Work to complete: Rewrite everything from the line containing "How far away" down to the end of the entries, swapping "separation" for "gap" and keeping all else unchanged.

· · · · ·

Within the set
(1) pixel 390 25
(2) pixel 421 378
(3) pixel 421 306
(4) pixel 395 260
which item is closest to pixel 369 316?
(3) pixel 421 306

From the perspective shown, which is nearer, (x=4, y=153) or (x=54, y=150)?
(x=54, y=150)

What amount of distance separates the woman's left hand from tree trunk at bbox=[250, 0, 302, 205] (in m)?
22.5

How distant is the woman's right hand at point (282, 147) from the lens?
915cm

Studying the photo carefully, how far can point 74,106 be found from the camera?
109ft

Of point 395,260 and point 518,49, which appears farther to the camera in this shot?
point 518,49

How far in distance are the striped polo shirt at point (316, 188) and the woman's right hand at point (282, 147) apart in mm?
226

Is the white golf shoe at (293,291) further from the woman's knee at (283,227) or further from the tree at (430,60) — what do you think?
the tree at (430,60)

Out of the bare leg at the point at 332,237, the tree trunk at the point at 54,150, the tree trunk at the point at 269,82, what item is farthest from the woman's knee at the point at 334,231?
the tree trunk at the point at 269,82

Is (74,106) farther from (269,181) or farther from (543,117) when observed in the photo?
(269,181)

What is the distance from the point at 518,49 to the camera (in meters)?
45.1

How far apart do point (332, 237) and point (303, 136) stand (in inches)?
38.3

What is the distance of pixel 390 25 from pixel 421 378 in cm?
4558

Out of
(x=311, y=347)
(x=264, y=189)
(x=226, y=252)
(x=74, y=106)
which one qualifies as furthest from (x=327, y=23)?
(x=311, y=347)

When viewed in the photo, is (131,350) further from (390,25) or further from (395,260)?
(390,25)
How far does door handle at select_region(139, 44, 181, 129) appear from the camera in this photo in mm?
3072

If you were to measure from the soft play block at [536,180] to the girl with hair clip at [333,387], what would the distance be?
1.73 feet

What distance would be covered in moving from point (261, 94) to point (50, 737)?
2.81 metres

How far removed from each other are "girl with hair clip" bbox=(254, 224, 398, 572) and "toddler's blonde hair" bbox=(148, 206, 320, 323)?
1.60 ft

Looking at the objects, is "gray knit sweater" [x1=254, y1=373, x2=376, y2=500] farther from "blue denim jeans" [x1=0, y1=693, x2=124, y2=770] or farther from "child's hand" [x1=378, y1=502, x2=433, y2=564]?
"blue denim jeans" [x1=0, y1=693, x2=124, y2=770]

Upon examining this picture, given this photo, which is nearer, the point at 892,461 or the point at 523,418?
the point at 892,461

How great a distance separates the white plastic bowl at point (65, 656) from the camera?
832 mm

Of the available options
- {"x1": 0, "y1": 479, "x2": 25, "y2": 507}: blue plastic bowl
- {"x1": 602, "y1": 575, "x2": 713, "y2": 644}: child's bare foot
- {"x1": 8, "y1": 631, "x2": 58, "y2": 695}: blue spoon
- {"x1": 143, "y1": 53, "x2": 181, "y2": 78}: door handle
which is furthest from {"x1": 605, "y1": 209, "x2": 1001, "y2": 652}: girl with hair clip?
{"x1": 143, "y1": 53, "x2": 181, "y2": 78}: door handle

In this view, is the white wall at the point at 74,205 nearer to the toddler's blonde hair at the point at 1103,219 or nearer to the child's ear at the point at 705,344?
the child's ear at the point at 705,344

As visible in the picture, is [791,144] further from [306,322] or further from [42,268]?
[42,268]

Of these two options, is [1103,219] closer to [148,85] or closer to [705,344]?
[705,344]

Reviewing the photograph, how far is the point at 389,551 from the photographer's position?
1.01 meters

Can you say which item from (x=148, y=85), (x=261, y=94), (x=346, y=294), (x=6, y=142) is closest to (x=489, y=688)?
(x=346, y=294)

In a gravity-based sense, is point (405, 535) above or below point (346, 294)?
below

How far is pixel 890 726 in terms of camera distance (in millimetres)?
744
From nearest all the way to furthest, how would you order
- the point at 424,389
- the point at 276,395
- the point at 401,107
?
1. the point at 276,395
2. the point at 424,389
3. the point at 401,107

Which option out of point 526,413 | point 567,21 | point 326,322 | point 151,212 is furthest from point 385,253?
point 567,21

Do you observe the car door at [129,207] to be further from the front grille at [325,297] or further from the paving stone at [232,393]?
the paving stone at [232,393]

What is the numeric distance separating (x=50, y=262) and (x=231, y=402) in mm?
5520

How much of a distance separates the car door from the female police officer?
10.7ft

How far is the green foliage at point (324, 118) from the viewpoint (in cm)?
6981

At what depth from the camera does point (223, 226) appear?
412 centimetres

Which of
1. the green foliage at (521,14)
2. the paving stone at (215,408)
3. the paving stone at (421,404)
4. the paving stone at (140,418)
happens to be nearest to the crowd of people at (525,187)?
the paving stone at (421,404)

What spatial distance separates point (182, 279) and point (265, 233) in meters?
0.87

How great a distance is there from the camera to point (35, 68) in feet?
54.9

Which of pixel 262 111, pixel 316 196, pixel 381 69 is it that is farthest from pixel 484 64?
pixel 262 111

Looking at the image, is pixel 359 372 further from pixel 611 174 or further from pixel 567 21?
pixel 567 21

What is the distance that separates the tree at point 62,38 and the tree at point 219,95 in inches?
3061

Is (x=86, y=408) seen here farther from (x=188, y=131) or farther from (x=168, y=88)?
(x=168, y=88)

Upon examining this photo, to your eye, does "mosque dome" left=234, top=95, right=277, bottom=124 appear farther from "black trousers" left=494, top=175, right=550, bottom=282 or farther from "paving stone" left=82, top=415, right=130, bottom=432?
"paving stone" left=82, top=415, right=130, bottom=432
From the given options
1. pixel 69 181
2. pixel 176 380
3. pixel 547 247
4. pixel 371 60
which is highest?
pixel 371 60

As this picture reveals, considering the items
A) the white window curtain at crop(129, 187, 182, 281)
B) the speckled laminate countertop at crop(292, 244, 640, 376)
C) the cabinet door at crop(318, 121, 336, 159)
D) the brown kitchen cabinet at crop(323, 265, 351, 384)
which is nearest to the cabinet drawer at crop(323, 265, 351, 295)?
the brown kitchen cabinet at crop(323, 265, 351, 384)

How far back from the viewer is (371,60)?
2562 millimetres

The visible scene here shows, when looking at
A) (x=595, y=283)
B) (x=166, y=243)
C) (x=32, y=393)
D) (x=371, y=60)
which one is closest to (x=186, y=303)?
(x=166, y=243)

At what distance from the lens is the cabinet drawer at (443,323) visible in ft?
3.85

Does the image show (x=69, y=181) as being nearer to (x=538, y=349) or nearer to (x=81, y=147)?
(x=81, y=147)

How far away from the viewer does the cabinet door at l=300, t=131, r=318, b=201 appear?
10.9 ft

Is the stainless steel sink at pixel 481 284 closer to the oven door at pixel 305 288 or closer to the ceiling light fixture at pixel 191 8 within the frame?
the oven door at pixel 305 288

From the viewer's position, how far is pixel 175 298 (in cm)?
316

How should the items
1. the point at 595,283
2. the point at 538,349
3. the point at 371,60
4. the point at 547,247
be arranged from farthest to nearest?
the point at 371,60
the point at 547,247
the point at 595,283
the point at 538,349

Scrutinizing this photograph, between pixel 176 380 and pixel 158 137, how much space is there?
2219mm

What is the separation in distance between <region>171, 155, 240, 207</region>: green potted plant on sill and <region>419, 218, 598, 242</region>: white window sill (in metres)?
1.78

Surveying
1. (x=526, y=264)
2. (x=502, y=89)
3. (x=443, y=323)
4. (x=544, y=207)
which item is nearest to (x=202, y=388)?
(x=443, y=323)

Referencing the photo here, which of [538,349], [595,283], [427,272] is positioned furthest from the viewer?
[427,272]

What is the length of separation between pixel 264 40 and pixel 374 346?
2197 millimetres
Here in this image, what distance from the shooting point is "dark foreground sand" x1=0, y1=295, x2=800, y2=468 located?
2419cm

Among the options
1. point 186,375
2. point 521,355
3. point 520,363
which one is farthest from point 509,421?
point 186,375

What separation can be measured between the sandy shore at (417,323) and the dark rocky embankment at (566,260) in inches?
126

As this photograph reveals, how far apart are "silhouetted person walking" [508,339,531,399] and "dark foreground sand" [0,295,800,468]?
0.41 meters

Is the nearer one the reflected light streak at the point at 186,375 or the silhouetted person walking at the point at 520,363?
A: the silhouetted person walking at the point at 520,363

· · · · ·

Solution to this problem:
How far away from the viewer does the cabinet door at l=300, t=131, r=318, b=201 appear?
10.9 ft

Is the stainless steel sink at pixel 481 284 closer to the oven door at pixel 305 288 or closer to the ceiling light fixture at pixel 191 8 within the frame?
the oven door at pixel 305 288

From the viewer's position, how far is pixel 175 298 (in cm)?
316

How should the items
1. the point at 595,283
2. the point at 538,349
3. the point at 371,60
4. the point at 547,247
be arranged from farthest to nearest?
the point at 371,60
the point at 547,247
the point at 595,283
the point at 538,349

Scrutinizing this photograph, between pixel 176 380 and pixel 158 137, how much space is there?
2219mm

What is the gap in distance between <region>171, 155, 240, 207</region>: green potted plant on sill and <region>419, 218, 598, 242</region>: white window sill (in metres)?
1.78

Surveying
1. (x=526, y=264)
2. (x=502, y=89)
3. (x=443, y=323)
4. (x=544, y=207)
which item is nearest to (x=202, y=388)?
(x=443, y=323)

Referencing the photo here, which of [538,349], [595,283], [427,272] is positioned furthest from the viewer?
[427,272]

What is the length of gap between pixel 264 40 and pixel 374 346?
2197 millimetres
Here in this image, what distance from the shooting point is "dark foreground sand" x1=0, y1=295, x2=800, y2=468 located?
2419cm

Among the options
1. point 186,375
2. point 521,355
3. point 520,363
which one is farthest from point 509,421?
point 186,375

What gap can be measured between the sandy shore at (417,323) and the dark rocky embankment at (566,260) in inches?
126

As this photograph reveals, how far apart are "silhouetted person walking" [508,339,531,399] and "dark foreground sand" [0,295,800,468]?
0.41 meters

Is the nearer one the reflected light streak at the point at 186,375 or the silhouetted person walking at the point at 520,363?
A: the silhouetted person walking at the point at 520,363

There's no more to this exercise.